The Irlen Method was developed in the early 1980s by Professor Helen Irlen, a Californian psychologist. She was the director of a research project, investigating adult reading disabilities at the University of California.
Helen was talking with a group of adults who had severe reading difficulties. Their comments prompted her to ask them what the page looked like to them when they were reading, and she was astonished by some of the comments they made. They described how the letters on the page seemed to move around, how the white page strained their eyes, how they saw streaks of white on the page, how the print went blurry, how they saw ghosting of letters etc. Around her she was hearing people saying, "That's what I see too! When I tell my family they laugh at me."
Helen Irlen called this disorder - Scotopic Sensitivity, a condition where an individual's visual system is sensitive to certain frequencies within the white light spectrum. This appears to be an inherited difficulty which causes rapid fatigue of the visual system resulting in a range of symptoms, most of which interfere with effective and efficient reading performance.
When Irlen Lenses were first used, there was very little scientific evidence to support the theory. However, over thirty years later there are now over a hundred research publications on Irlen Spectral Filter Lenses (also called Irlen Lenses), including research from Harvard Medical School and the Canadian Medical Association.
A recent breakthrough in research on dyslexia at Harvard University clearly links disorders in a person’s visual perception as a contributing factor for those with dyslexia. A team of neuroscientists, lead by Dr Margaret Livingstone, reported research in the prestigious research journal, Proceedings of the American Academy of Sciences. Their findings show that visual dyslexia is the result of the failure of the visual perceptual system’s neuro-circuits to keep proper timing. They reported that coloured filters can correct this imbalance and therefore reduce the effects of dyslexia, including chronic loss of place, reversing words, blurred vision, movement of the print and rapid fatigue when reading.

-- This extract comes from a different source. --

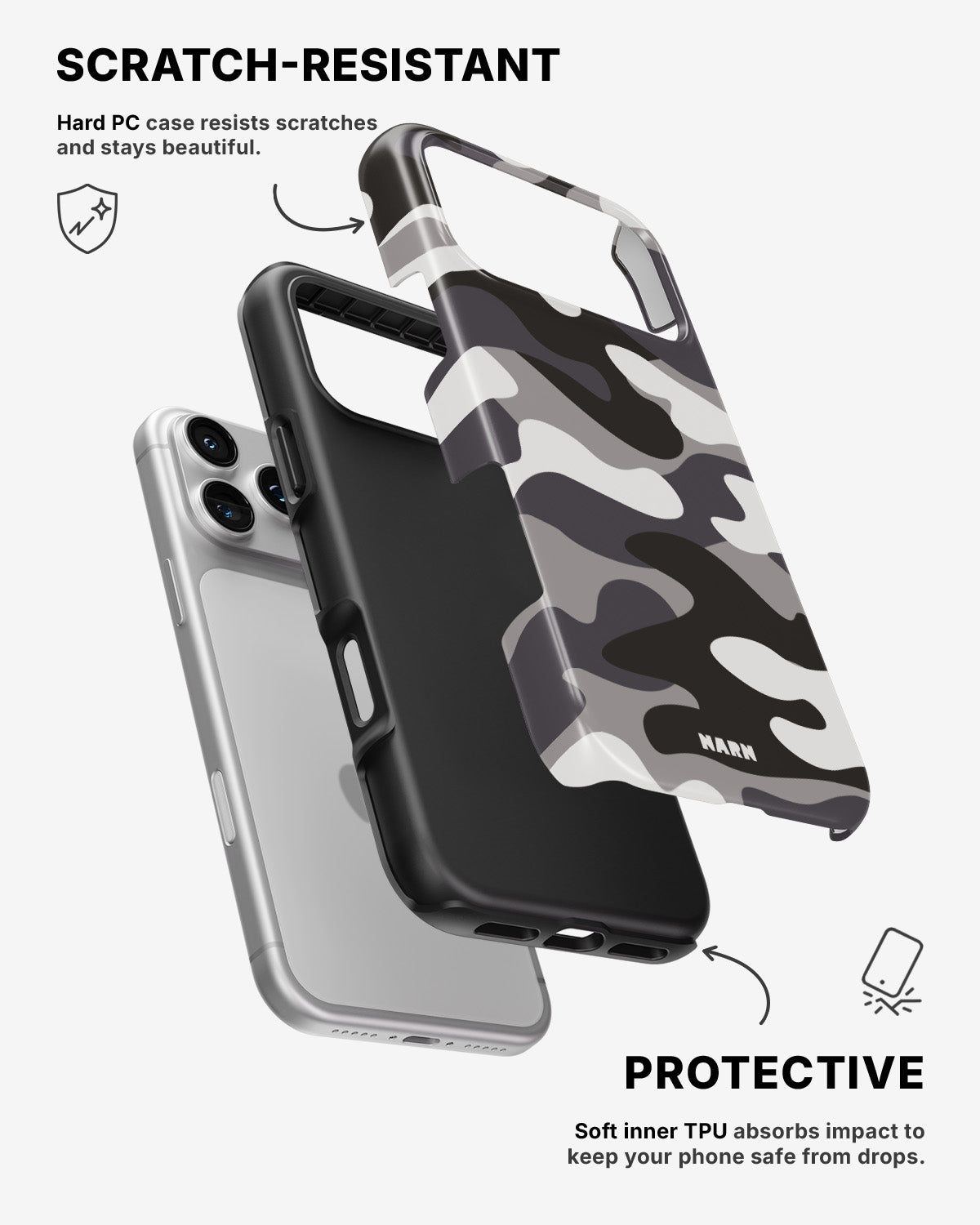 iPhone 17 Pro Tough Case – Grey Camo - View 2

Dr Drake Duane, an authority on dyslexia and learning disorders at the Arizona State University, states that this research provides "convincing evidence that the nervous system of those who are dyslexic are atypical and provides theoretical support for the one treatment of dyslexia through the use of coloured filters for reading."

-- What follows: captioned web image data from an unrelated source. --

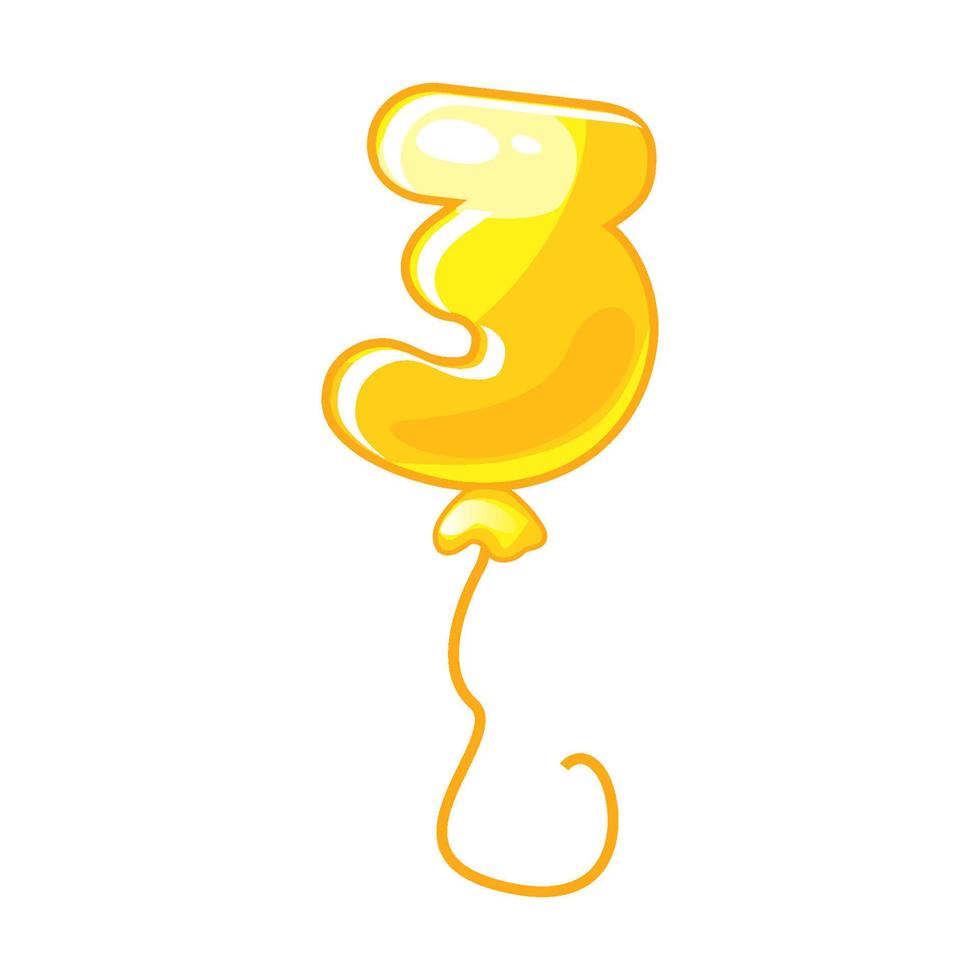 Cartoon balloon number 3 font kids numbers. Figure Three. vector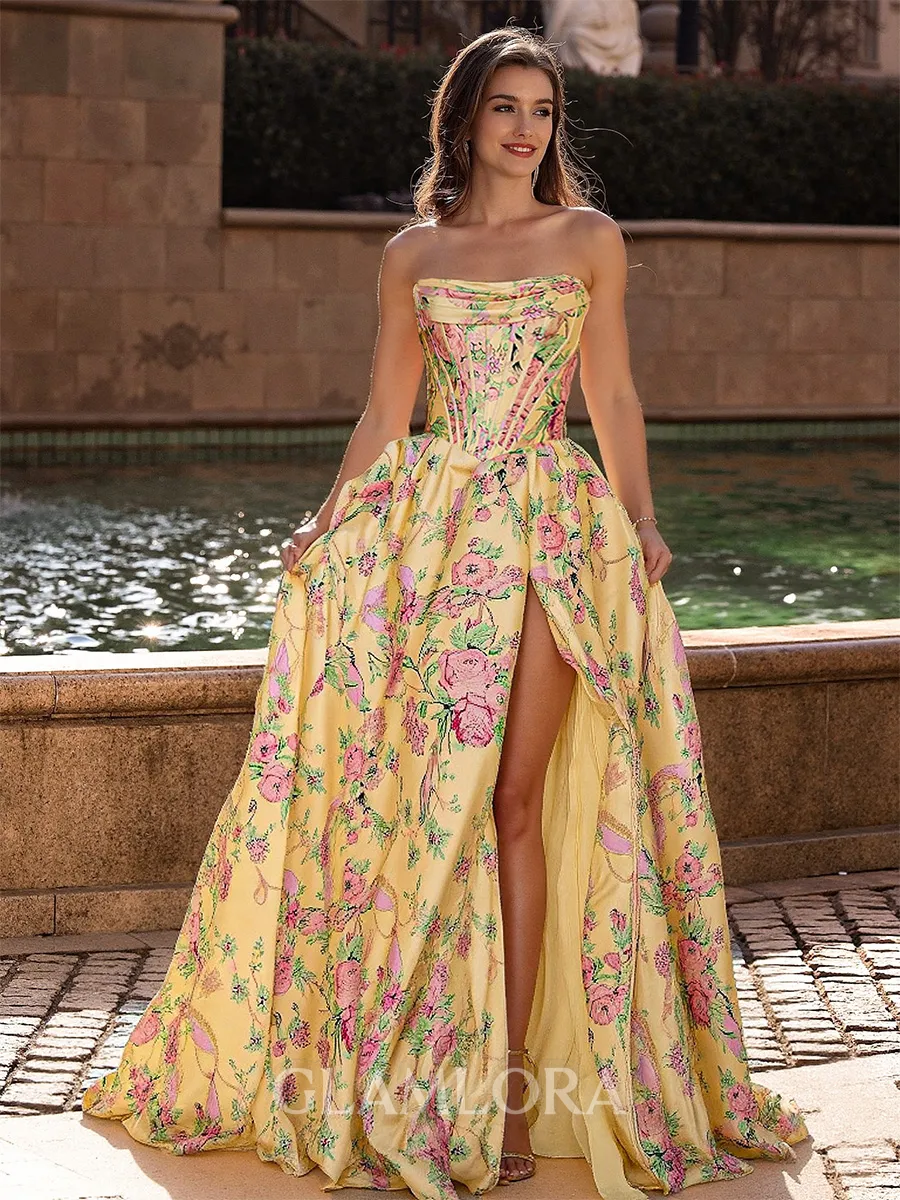 Mesmerizing A-Line Straight Pleated Sweep Train Corset Prom Dress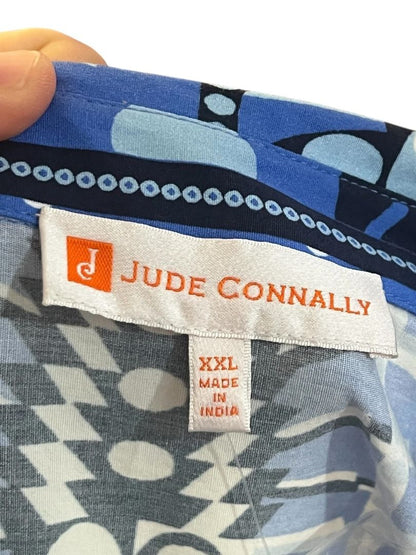 Size XXL Jude Connally Sutton Stretch  New Poplin Tie Waist Button Front Dress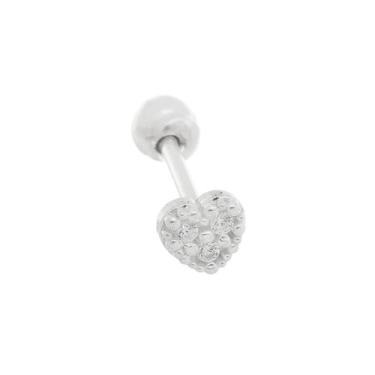 Imagem de Piercing Tragus Reto 8mm Prata 925 Coração - MPJoias, Transparente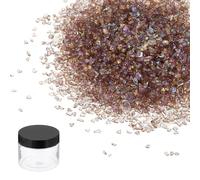 sourcing map Verre écrasé pour résine - Petit verre - 100 g - Marron | Petits morceaux de paillettes métalliques en verre écrasé cassé avec bocaux ronds en plastique de 150 ml avec couvercles pour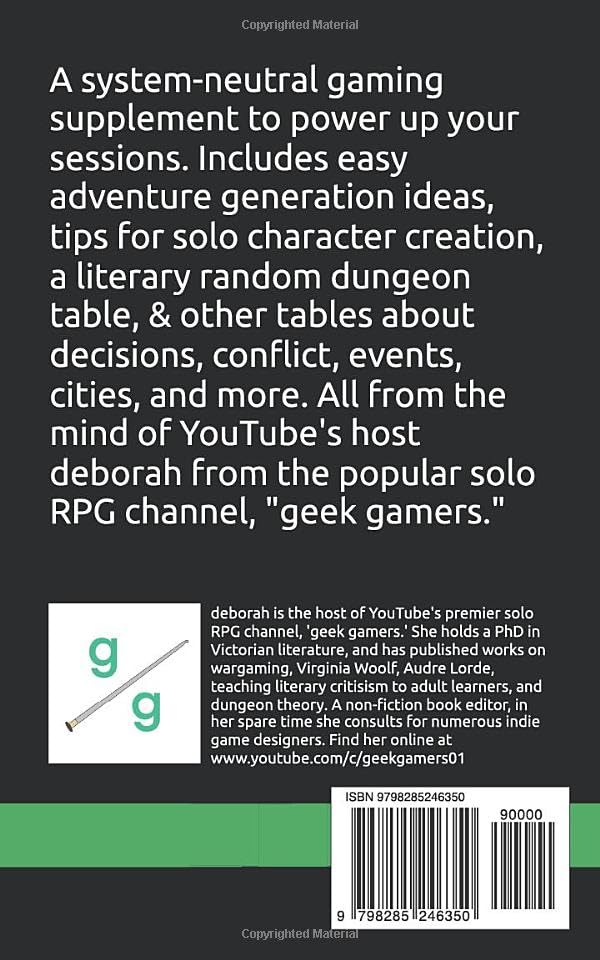 solo geek: tables + tips to power up your rpg (Solo GM books)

Dr Galaburda, Director of the Dyslexia Neuro-anatomical Centre at Beth Israel Hospital in Boston, views this research breakthrough as indication that the visual system consists of two major neural pathways. "One of these pathways, the magnocellular system, is composed of large cells that carry out fast processes and is used for seeing motion, stereoscopic vision, depth perception, low contrast and locating objects in space. The second pathway, the parvocellular system, is composed of smaller cells that carry out slower processes. This system specialises in colour, detailed forms, high contrast and stationary images." Dr Galaburda explains that a neurological timing imbalance or ‘sluggishness’ in the timing between these two systems lead to visual dyslexia.

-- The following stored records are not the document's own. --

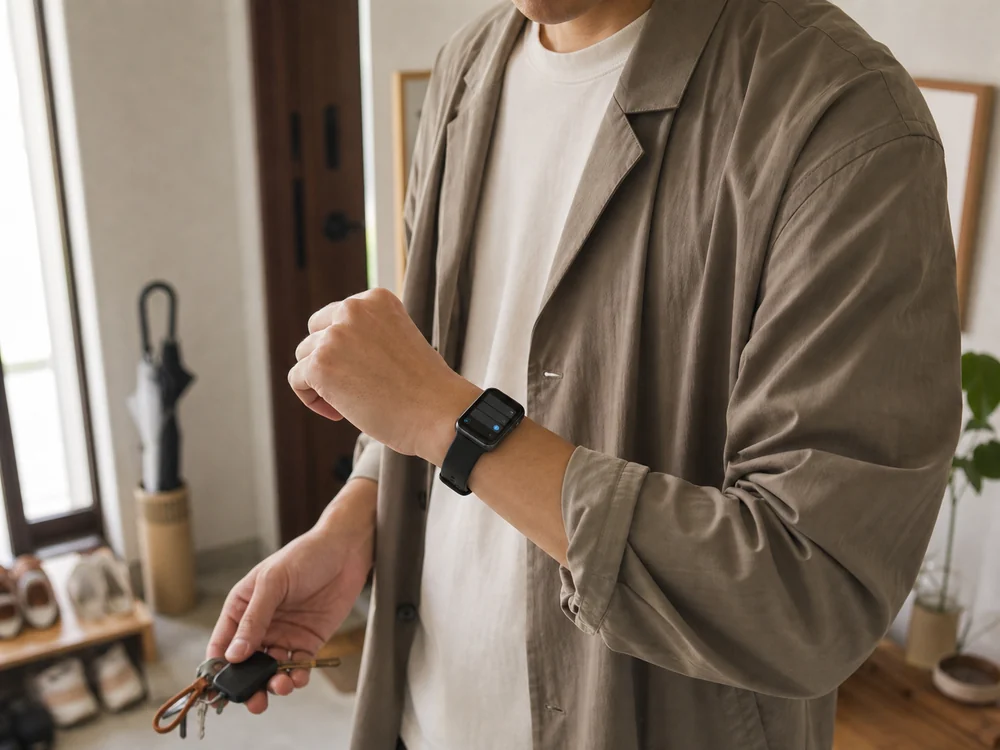 出かける前に黒いスマートバンドの通知を確認する様子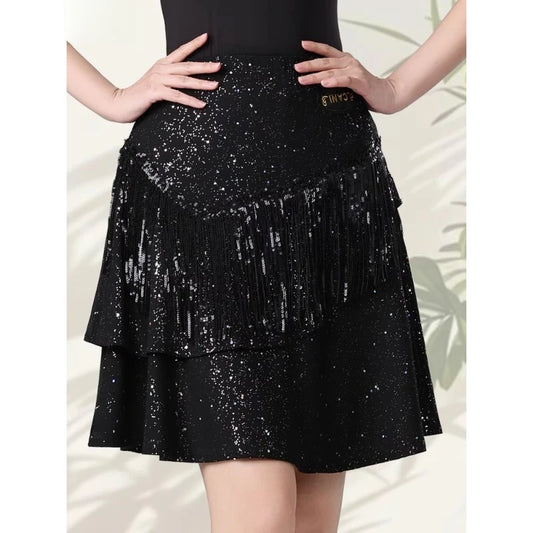 Women's Latin Skirt with Sequins and Fringe Pra 1452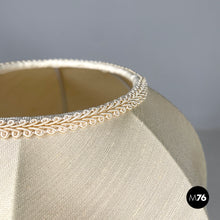 Charger l'image dans la galerie, Brass table lamp with beige shade and orange fringes, 1980s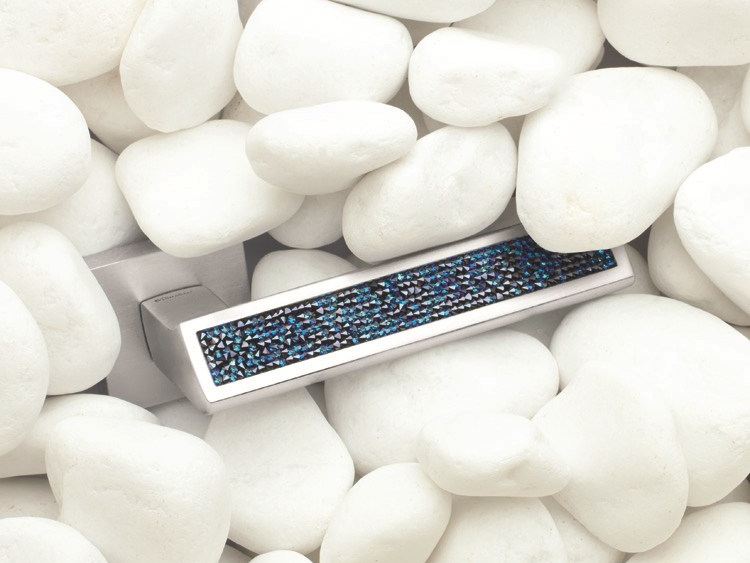 Riflesso Rocks Maniglia per Porta su Rosetta Linea Calì Crystal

The visual perceptual demands of the reading process, usually in situations of high contrast with black print on white paper, exacerbate the problem. It also accounts for why a significant number of people with reading difficulties have poor depth perception and are clumsy. In essence, the disturbed synchronisation of the two visual pathways leads to these perceptual disorders. Autopsies conducted by Dr Galaburda on brains of ten deceased people, five known dyslexics and five normal readers, showed distinct anatomical cell differences (in size) when the parvocellular and magnocellular cells were compared.
Professor Mary Williams, University of New Orleans, has completed research which indicates that the ‘sluggish’ timing or lack of synchronisation of these two visual pathways in dyslexic children is corrected with the use of coloured filters.
Dr Solomon, a research psychologist, and Professor Drain, a research optometrist, both at the University of New South Wales - Sydney, recently published research that also provides strong evidence that contrast sensitivity of white to black when reading print on white paper, was a significant factor in creating reading perceptual disorders. Also, coloured filters that were specifically prescribed for particular reading disabled children, dramatically reduced this sensitivity and improved reading.
From this recent research evidence, along with an extensive list of other supporting evidence, Helen Irlen was correct. Carefully and precisely prescribed spectrally modified, Irlen Spectral Filter lenses substantially reduce perceptual disorders for children and adults with what she has classified as Scotopic Sensitivity Syndrome / Irlen Syndrome.